(Collected data)
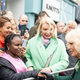 Camilla je v Belfastu odgovorila na vprašanje o kraljevem zdravju. In kako je z njim?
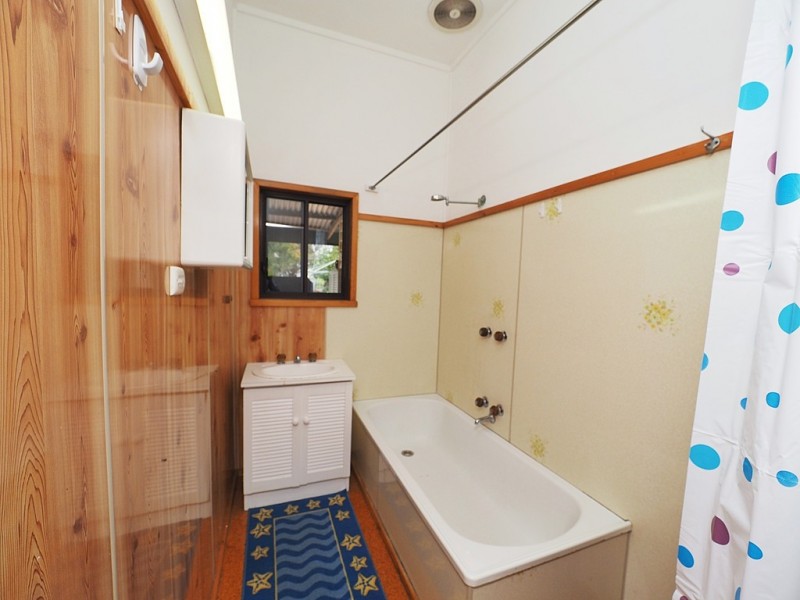 31 Station Street, Glenthompson VIC 3293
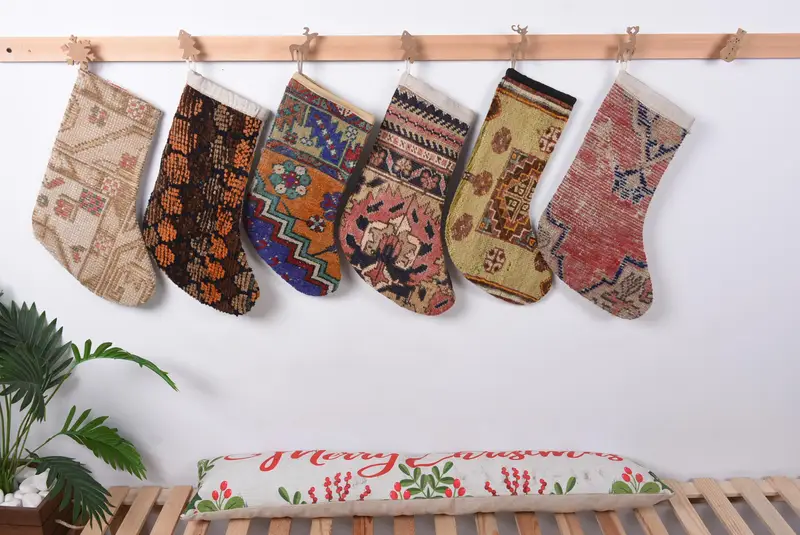 Patrón de adornos navideños, calcetín navideño de 7 pulgadas de ancho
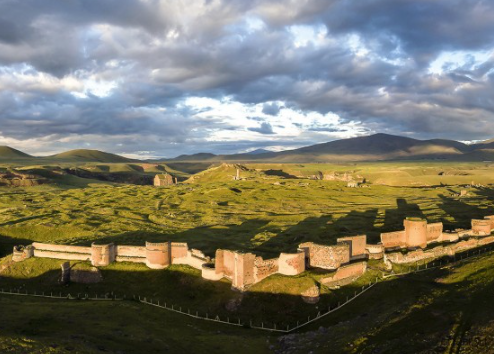 Foto - Kars'ta büyük buluş! Tarihin en büyük hazinelerinden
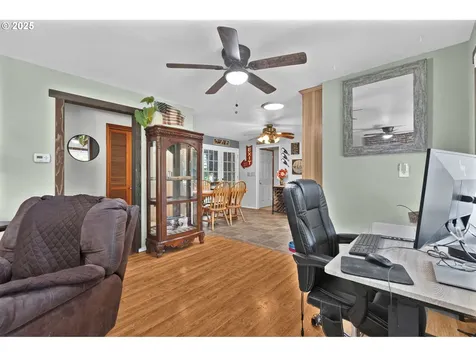 408 N 8th Street Cottage Grove OR 97424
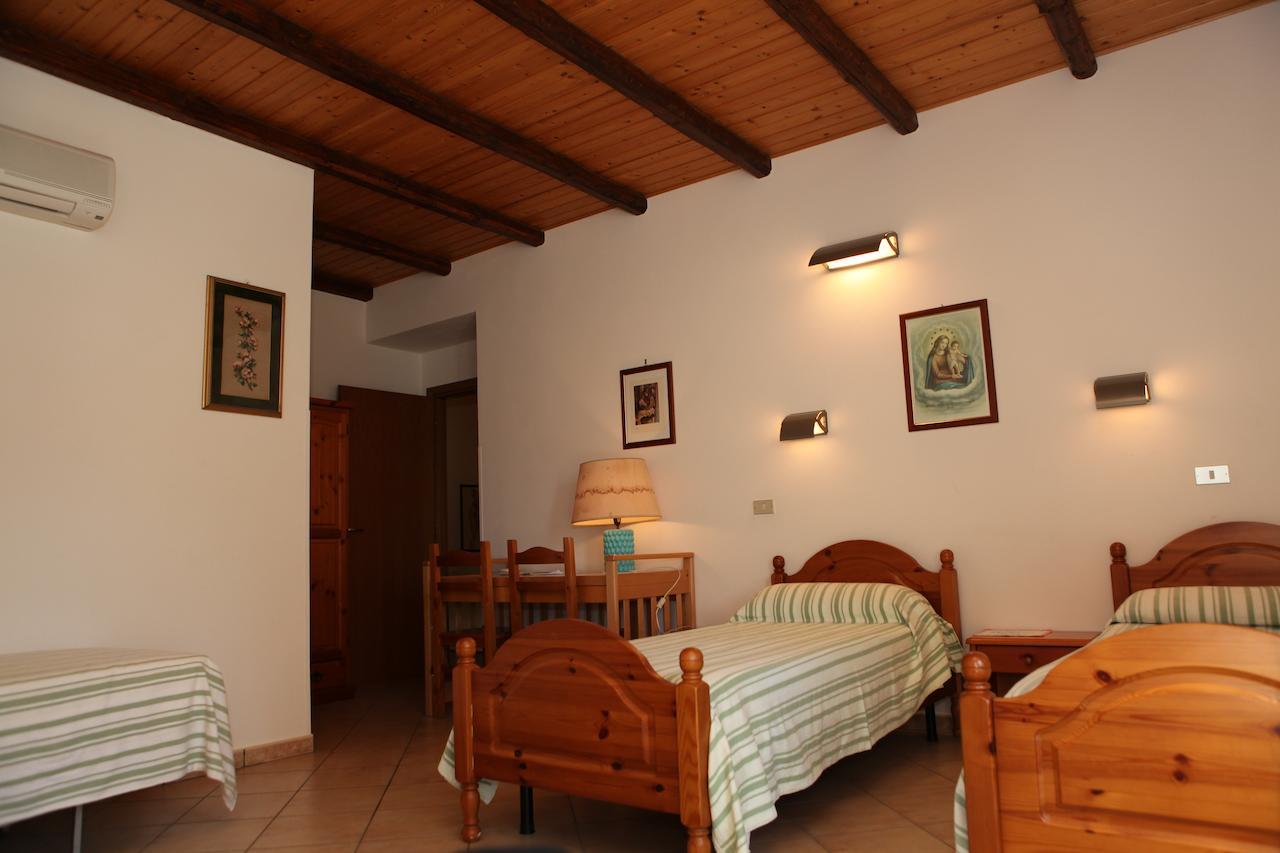 Agriturismo A'Sena-Runcatini Ciminà Rum bild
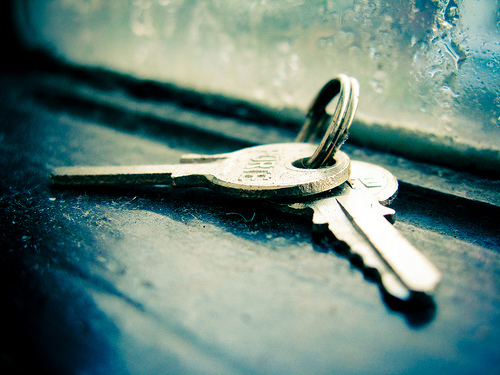 Астраханец два года бомжевал после выселения из аварийного жилья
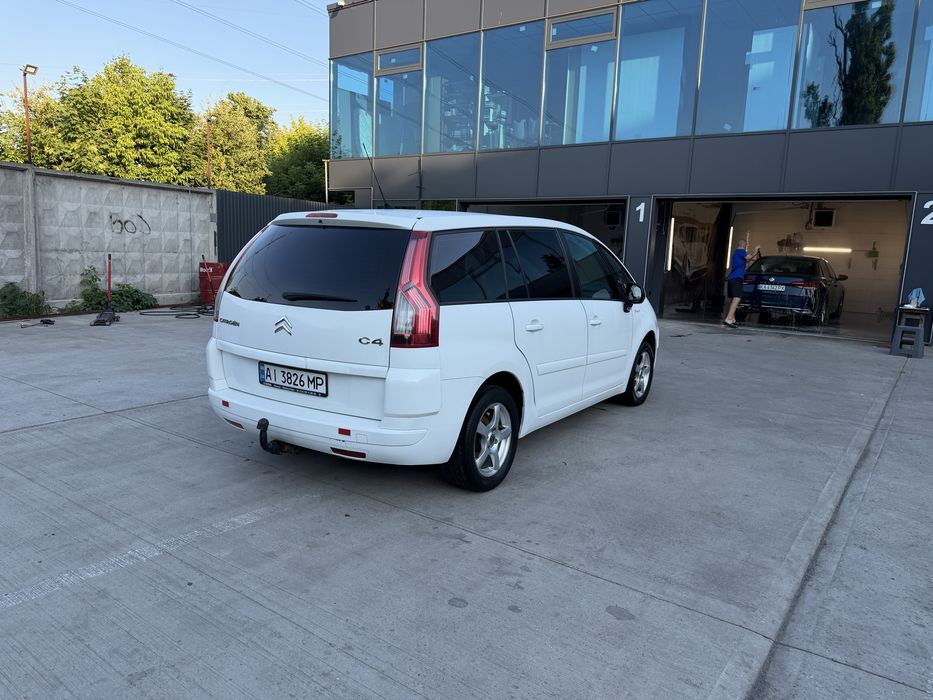 Продам семейный автомобиль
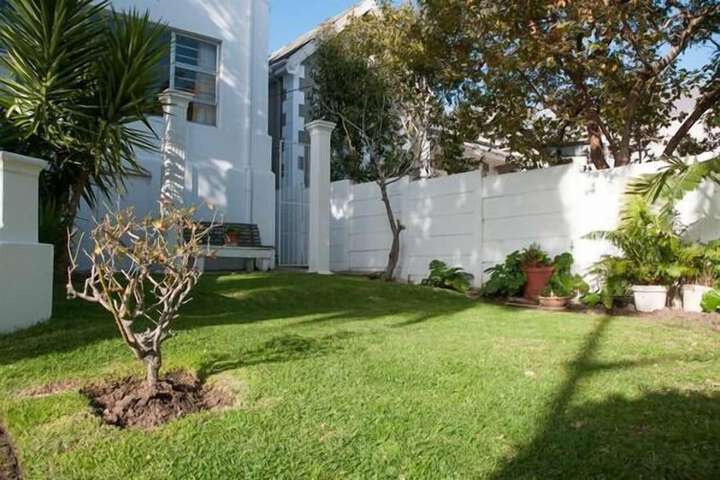 Hotel Exterior 20 of 20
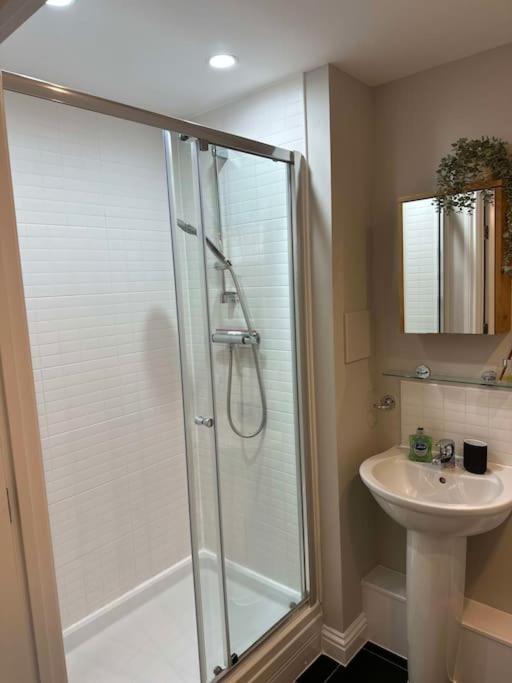 Cute Apartment Next To Colindale Station Edgware Extérieur photo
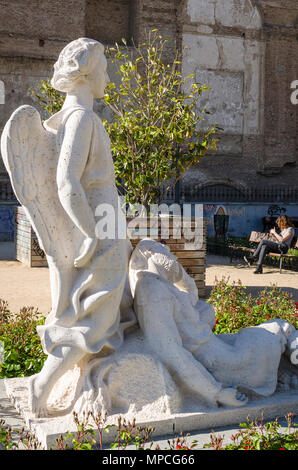 Blick auf die Statue von San Francisco El Grande Kirche geschlossen, Madrid Stadt, Madrid, Spanien. Stockfoto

--- Required action ---
Write out the text of every item above without changing a single character, and omit the pictures.

--- Solution to this task ---
 Camilla je v Belfastu odgovorila na vprašanje o kraljevem zdravju. In kako je z njim?
 31 Station Street, Glenthompson VIC 3293
 Patrón de adornos navideños, calcetín navideño de 7 pulgadas de ancho
 Foto - Kars'ta büyük buluş! Tarihin en büyük hazinelerinden
 408 N 8th Street Cottage Grove OR 97424
 Agriturismo A'Sena-Runcatini Ciminà Rum bild
 Астраханец два года бомжевал после выселения из аварийного жилья
 Продам семейный автомобиль
 Hotel Exterior 20 of 20
 Cute Apartment Next To Colindale Station Edgware Extérieur photo
 Blick auf die Statue von San Francisco El Grande Kirche geschlossen, Madrid Stadt, Madrid, Spanien. Stockfoto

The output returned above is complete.